■ **Material shown**
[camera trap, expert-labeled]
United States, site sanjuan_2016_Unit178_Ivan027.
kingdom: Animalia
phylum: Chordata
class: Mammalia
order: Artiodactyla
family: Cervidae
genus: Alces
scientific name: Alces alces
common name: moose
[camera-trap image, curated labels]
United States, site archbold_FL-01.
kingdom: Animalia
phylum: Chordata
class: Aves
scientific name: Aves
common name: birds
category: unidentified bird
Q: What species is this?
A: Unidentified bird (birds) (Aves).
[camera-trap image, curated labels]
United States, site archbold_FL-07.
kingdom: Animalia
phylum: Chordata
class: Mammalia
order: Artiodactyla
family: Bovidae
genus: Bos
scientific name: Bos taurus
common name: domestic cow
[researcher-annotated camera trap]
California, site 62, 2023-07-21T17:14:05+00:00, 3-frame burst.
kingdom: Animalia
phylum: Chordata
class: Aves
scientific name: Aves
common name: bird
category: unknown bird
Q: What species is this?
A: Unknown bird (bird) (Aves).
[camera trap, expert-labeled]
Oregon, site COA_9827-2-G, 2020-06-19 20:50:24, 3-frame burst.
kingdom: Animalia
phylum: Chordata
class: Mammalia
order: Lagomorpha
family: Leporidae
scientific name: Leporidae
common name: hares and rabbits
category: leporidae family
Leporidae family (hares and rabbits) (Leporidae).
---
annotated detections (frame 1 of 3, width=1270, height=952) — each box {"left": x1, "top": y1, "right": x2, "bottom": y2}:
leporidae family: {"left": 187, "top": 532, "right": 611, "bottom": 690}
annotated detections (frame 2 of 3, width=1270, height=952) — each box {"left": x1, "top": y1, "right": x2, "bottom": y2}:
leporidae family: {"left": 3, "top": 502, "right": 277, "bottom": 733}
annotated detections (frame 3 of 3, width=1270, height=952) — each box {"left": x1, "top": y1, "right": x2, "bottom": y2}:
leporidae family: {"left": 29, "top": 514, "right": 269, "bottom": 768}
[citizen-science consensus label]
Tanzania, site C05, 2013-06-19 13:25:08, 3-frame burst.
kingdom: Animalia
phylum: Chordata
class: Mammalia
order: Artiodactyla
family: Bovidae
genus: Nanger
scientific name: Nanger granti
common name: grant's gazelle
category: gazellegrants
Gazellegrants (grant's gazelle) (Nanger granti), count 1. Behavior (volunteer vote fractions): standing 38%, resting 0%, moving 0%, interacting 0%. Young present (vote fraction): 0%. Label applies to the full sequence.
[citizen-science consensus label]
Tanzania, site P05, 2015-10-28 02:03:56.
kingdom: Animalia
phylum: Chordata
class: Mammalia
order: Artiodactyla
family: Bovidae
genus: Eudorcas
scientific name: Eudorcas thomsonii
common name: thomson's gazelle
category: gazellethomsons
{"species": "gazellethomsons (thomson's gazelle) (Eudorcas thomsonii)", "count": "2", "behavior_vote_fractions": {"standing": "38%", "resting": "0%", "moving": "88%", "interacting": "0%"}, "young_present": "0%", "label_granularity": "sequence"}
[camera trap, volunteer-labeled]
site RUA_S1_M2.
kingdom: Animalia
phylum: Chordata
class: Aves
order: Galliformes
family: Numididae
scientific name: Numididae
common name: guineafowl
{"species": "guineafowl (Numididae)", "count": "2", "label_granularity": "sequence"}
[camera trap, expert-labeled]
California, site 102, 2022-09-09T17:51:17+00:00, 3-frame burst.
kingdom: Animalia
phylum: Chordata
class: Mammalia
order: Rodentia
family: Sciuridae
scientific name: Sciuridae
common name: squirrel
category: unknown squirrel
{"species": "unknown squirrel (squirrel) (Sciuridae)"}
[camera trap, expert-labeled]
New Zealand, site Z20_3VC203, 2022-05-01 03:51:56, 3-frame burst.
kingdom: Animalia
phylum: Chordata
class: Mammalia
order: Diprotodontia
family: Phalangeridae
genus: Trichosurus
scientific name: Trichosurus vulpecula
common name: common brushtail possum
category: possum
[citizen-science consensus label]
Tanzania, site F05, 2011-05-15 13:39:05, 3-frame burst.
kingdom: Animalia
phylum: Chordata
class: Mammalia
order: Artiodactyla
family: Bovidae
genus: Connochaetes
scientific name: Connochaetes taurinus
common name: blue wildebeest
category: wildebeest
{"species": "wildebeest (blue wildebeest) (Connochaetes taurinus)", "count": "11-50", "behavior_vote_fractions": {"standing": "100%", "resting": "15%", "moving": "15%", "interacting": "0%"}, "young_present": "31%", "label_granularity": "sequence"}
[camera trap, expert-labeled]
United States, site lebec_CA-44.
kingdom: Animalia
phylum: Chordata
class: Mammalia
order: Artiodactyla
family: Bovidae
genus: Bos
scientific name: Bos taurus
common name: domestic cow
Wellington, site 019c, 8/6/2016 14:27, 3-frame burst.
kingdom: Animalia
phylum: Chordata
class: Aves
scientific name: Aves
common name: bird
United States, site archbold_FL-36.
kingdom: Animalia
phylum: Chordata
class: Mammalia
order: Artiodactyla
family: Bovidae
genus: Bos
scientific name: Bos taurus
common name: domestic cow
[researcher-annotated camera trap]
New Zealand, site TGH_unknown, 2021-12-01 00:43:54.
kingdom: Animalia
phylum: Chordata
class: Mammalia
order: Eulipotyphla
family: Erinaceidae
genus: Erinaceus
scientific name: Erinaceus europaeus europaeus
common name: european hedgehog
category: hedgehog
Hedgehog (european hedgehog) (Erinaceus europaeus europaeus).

■ **Task objective**
Repeat, without changes, every line from the one that contains "scientific name: Trichosurus vulpecula" through the final line of the data.

■ **Reply to the exercise**
scientific name: Trichosurus vulpecula
common name: common brushtail possum
category: possum
[citizen-science consensus label]
Tanzania, site F05, 2011-05-15 13:39:05, 3-frame burst.
kingdom: Animalia
phylum: Chordata
class: Mammalia
order: Artiodactyla
family: Bovidae
genus: Connochaetes
scientific name: Connochaetes taurinus
common name: blue wildebeest
category: wildebeest
{"species": "wildebeest (blue wildebeest) (Connochaetes taurinus)", "count": "11-50", "behavior_vote_fractions": {"standing": "100%", "resting": "15%", "moving": "15%", "interacting": "0%"}, "young_present": "31%", "label_granularity": "sequence"}
[camera trap, expert-labeled]
United States, site lebec_CA-44.
kingdom: Animalia
phylum: Chordata
class: Mammalia
order: Artiodactyla
family: Bovidae
genus: Bos
scientific name: Bos taurus
common name: domestic cow
Wellington, site 019c, 8/6/2016 14:27, 3-frame burst.
kingdom: Animalia
phylum: Chordata
class: Aves
scientific name: Aves
common name: bird
United States, site archbold_FL-36.
kingdom: Animalia
phylum: Chordata
class: Mammalia
order: Artiodactyla
family: Bovidae
genus: Bos
scientific name: Bos taurus
common name: domestic cow
[researcher-annotated camera trap]
New Zealand, site TGH_unknown, 2021-12-01 00:43:54.
kingdom: Animalia
phylum: Chordata
class: Mammalia
order: Eulipotyphla
family: Erinaceidae
genus: Erinaceus
scientific name: Erinaceus europaeus europaeus
common name: european hedgehog
category: hedgehog
Hedgehog (european hedgehog) (Erinaceus europaeus europaeus).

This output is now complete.